BCL associate Daniel Jackson article has been published by Open Access Government, reviewing the recently published sentencing guideline for offenders with mental disorders, developmental disorders or neurological impairments.
Here’s an extract from the article:
The coronavirus pandemic has impacted on us all to differing degrees and presented extra challenges. One aspect, experienced by many, is the effect that the enforced changes to our daily lives have had on our mental health. Courts have often struggled to effectively deal with those who fall into this group of offenders, so the new guideline from the Sentencing Council is a welcome addition, particularly as awareness of mental health continues to increase.
The guideline applies to adults who, at the time of the offence and/or at the time of sentence, have mental disorders and/or impairments, such as depression, PTSD, autism, a learning disability or dementia (the aforementioned and others can be found listed within Annex A of the guideline).
It is important to note that the guideline specifies that the fact that an offender has an impairment or disorder should always be considered by the court, but that it will not necessarily have an impact on sentencing. It stipulates that the court should take an ‘individualistic approach’ and focus on the issues in the case.
The content of the guideline is broken down into three sections, followed by three annexes. When you first come to look at the guideline, it comes across as quite text-heavy, as annexe A and C are fairly lengthy. The sections are void of any tables, which we are used to seeing with the guidelines for specific offences.
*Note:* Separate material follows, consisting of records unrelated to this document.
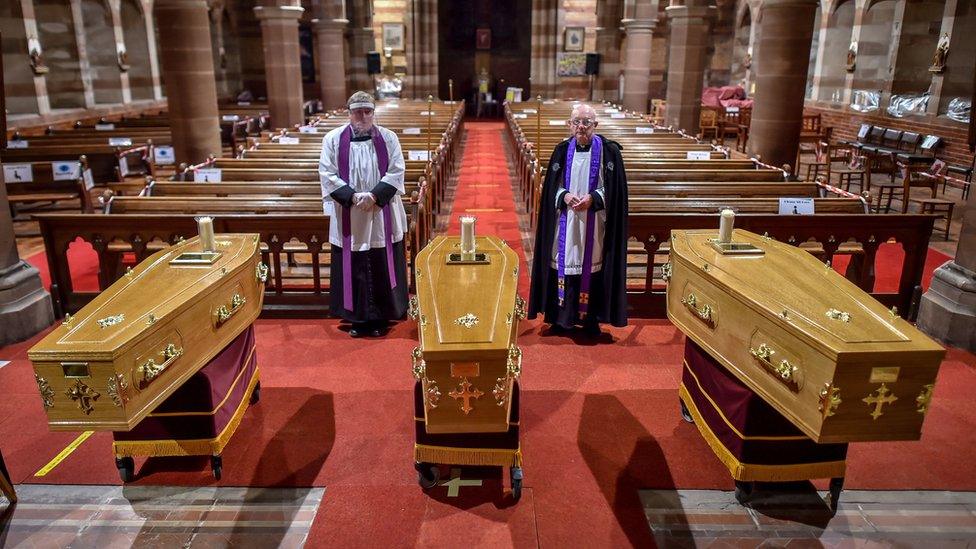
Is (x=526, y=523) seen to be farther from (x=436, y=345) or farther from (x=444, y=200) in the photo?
(x=444, y=200)

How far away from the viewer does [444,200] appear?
11352mm

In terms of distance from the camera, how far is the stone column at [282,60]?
608 inches

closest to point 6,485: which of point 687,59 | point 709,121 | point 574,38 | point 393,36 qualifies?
point 687,59

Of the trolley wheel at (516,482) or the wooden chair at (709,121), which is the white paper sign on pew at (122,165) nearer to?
the trolley wheel at (516,482)

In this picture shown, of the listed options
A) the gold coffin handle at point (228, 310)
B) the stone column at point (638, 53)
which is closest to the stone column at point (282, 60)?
the stone column at point (638, 53)

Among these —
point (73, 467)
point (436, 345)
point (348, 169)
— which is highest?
point (348, 169)

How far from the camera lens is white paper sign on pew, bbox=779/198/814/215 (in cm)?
618

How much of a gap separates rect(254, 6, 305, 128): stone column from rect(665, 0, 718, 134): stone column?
880cm

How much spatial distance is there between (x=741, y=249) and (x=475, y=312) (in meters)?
1.67

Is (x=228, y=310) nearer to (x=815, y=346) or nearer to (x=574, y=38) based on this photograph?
(x=815, y=346)

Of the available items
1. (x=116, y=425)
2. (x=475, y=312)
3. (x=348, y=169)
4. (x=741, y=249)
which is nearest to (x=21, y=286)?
(x=348, y=169)

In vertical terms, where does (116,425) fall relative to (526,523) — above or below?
above

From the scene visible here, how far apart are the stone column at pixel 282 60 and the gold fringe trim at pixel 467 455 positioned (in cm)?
1375

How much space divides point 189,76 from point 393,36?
18294 millimetres
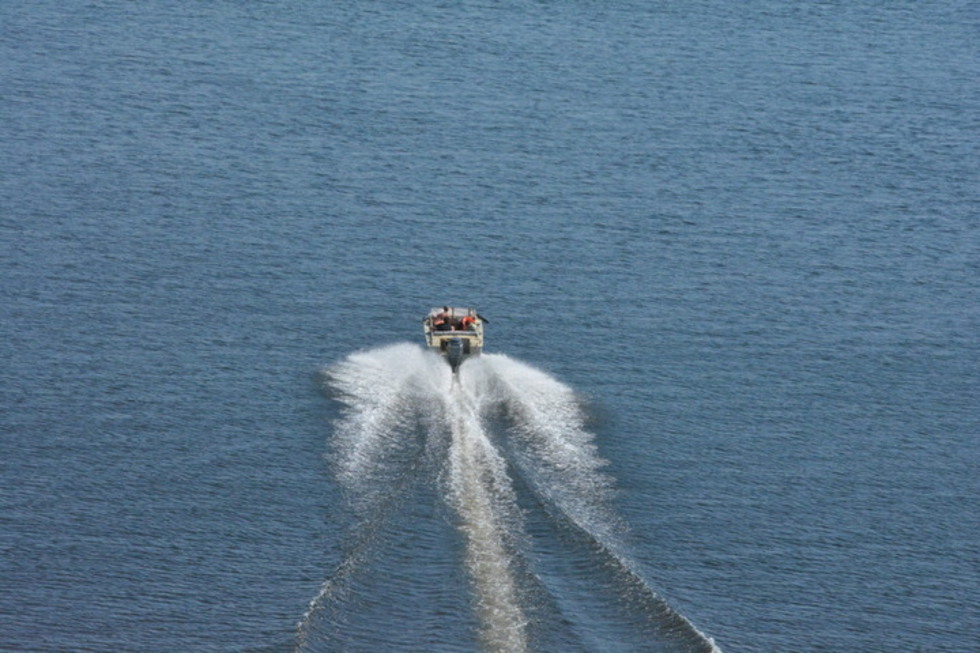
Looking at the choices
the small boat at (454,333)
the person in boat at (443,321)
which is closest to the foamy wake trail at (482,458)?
the small boat at (454,333)

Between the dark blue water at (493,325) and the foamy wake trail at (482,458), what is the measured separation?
266mm

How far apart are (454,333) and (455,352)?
2.17m

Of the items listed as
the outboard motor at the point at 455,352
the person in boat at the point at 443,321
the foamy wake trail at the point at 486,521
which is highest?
the person in boat at the point at 443,321

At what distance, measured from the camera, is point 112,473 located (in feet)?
289

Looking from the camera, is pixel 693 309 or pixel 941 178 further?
pixel 941 178

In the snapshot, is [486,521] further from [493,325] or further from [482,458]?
[493,325]

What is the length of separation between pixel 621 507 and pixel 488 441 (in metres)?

Section one: General approach
Those passing sentence are advised that care should be taken to avoid making assumptions, which is obviously very key when it comes to mental health issues. Also, sentencers are reminded that difficulties in terms of definition and classification are common, and it may be that no specific mental disorder or impairment can be identified. Further, and some professionals might think significant, a formal diagnosis is not always required.
Rightly, importance is placed on the awareness of relevant cultural, ethnicity and gender considerations of defendants within the context of mental health.
Section two: Assessing culpability
As we know from other offence-specific guidelines, if a defendant was at the time of the offence suffering from an impairment and/or disorder, then his/her culpability may be reduced. However, it will only be reduced if there is ‘sufficient connection’ between the impairment and/or disorder and the offending behaviour.
The valuable nature of expert evidence is highlighted, which must always be considered where it is placed before the court. However, the guideline indicates that those passing sentence are in the best position to assess the culpability of an offender because they will be in possession of all the relevant information.
At the end of section two, there is a list of questions, which is said not to be exhaustive, but potentially a useful starting point for the court.